Los demás soldados también parecían disfrutar de los sermones, pero notaba que no los comprendían de la misma manera que él. Galvin, demorándose una tarde tras el sermón y mirando al reverendo Greene, alcanzó a oír una conversación entre éste y uno de los militares.
– Señor Greene, permítame que le diga lo mucho que me ha gustado su sermón de hoy -dijo el capitán Dexter Blight, un hombre con un bigote de color del heno, en forma de manillar, y con una acusada cojera-. Quisiera preguntarle, señor, si podría leer más sobre los viajes de Dante. Me paso muchas noches insomnes, así que tengo mucho tiempo.
El anciano ministro le preguntó si podía leer italiano.
– Bien -dijo George Washington Greene tras recibir una negativa como respuesta-, encontrará el viaje de Dante en inglés, con todos los detalles que usted desea, muy pronto, querido amigo. Sepa que el señor Longfellow, de Cambridge, está completando una traducción (no, una transformación) al inglés, mediante reuniones semanales con algo así como un consejo de ministros, un club Dante que él ha constituido y del que yo soy humilde miembro. El próximo año busque el libro en una librería, buen hombre. ¡Lo publica la incomparable editorial Ticknor y Fields!
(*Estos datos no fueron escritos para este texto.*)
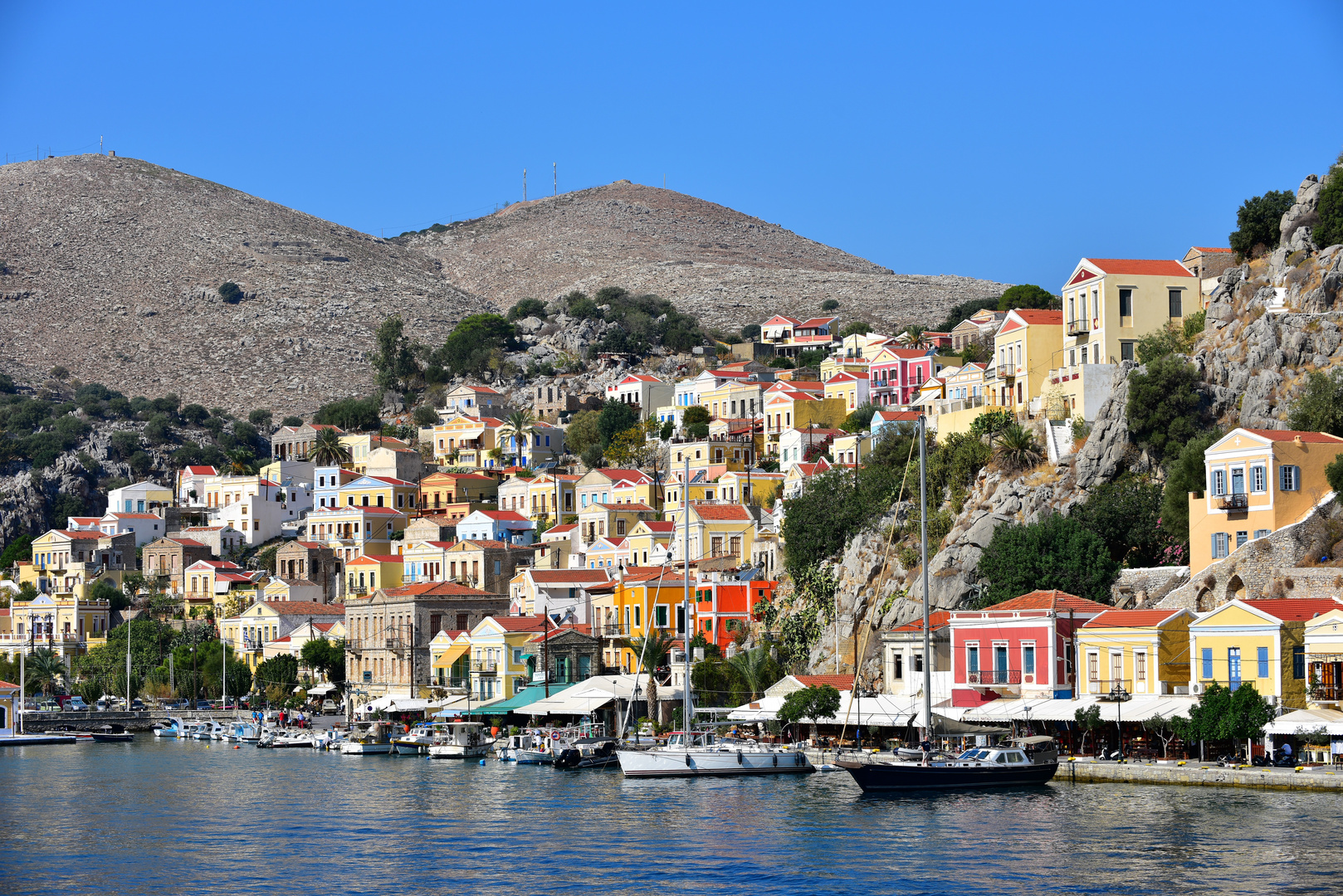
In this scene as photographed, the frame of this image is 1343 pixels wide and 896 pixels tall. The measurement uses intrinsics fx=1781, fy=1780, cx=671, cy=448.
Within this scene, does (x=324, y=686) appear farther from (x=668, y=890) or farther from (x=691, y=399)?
(x=668, y=890)

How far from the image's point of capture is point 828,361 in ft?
489

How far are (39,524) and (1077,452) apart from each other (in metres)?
113

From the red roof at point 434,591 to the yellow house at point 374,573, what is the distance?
11.0 metres

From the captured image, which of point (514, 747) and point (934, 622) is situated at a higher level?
point (934, 622)

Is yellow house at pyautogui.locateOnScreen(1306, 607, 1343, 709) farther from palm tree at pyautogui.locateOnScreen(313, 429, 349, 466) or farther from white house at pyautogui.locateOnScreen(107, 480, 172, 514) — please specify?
white house at pyautogui.locateOnScreen(107, 480, 172, 514)

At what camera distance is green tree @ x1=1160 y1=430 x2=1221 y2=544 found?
6938 cm

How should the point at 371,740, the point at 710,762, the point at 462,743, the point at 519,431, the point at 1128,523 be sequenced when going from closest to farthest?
1. the point at 710,762
2. the point at 1128,523
3. the point at 462,743
4. the point at 371,740
5. the point at 519,431

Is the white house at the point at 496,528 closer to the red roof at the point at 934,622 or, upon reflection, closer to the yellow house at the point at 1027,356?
the yellow house at the point at 1027,356

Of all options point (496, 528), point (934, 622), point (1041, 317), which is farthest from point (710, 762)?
point (496, 528)

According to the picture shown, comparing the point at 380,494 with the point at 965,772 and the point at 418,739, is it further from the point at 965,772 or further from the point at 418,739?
the point at 965,772

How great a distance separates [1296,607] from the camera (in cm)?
5797

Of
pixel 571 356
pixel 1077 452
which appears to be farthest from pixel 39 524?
pixel 1077 452

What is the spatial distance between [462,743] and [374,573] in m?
39.9

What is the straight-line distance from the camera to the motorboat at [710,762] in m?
65.2
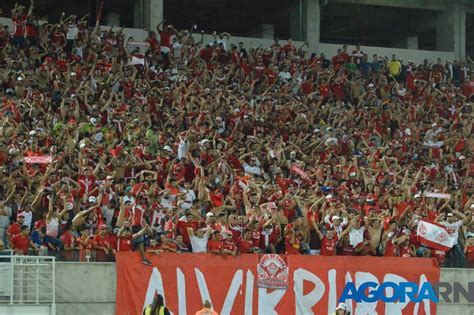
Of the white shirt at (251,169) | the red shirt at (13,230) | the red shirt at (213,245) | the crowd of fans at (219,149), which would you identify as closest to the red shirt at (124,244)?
the crowd of fans at (219,149)

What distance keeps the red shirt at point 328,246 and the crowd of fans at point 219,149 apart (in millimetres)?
34

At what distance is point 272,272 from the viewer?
2420 cm

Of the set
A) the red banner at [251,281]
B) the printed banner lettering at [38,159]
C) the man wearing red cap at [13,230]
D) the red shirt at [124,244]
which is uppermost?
the printed banner lettering at [38,159]

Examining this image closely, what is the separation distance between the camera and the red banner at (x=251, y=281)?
22922 mm

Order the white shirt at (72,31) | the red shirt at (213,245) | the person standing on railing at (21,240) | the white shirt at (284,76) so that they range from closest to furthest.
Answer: the person standing on railing at (21,240), the red shirt at (213,245), the white shirt at (72,31), the white shirt at (284,76)

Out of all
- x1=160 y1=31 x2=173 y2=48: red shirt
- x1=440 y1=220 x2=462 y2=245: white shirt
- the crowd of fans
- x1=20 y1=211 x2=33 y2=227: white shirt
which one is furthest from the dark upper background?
x1=20 y1=211 x2=33 y2=227: white shirt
Longfellow. Longfellow estaba relacionado con Dante. A Galvin le pareció muy apropiado, pues había oído todos sus poemas de labios de Harriet. Galvin se dirigió a un policía en la ciudad y le dijo: «Ticknor y Fields.» El agente le indicó un enorme edificio en la calle Tremont, esquina a la plaza Hamilton. La sala de exposiciones medía veinticinco metros de longitud por diez de anchura, con un deslumbrante enmaderado, columnas talladas y mostradores de abeto occidental que relucían bajo arañas gigantescas. Un decorativo arco al fondo de la sala de exposiciones albergaba las muestras más hermosas de las ediciones de Ticknor y Fields, con lomos de color azul, dorado y color chocolate. Detrás del arco, en un departamento se mostraban los últimos números de las publicaciones periódicas de la casa. Galvin entró en la sala de exposiciones con la vaga esperanza de que el propio Dante estuviera esperándolo. Avanzó reverentemente, con la cabeza descubierta y los ojos cerrados.
Las nuevas oficinas de la editorial llevaban abiertas unos pocos días cuando Benjamin Galvin hizo su entrada en ellas.
– ¿Está aquí por el anuncio? -No hubo respuesta-. Excelente, excelente. Por favor, rellene este impreso. En este ramo, con nadie se trabaja mejor que con J. T. Fields. Este hombre es un genio, un ángel de la guarda para todos los autores, eso es lo que es.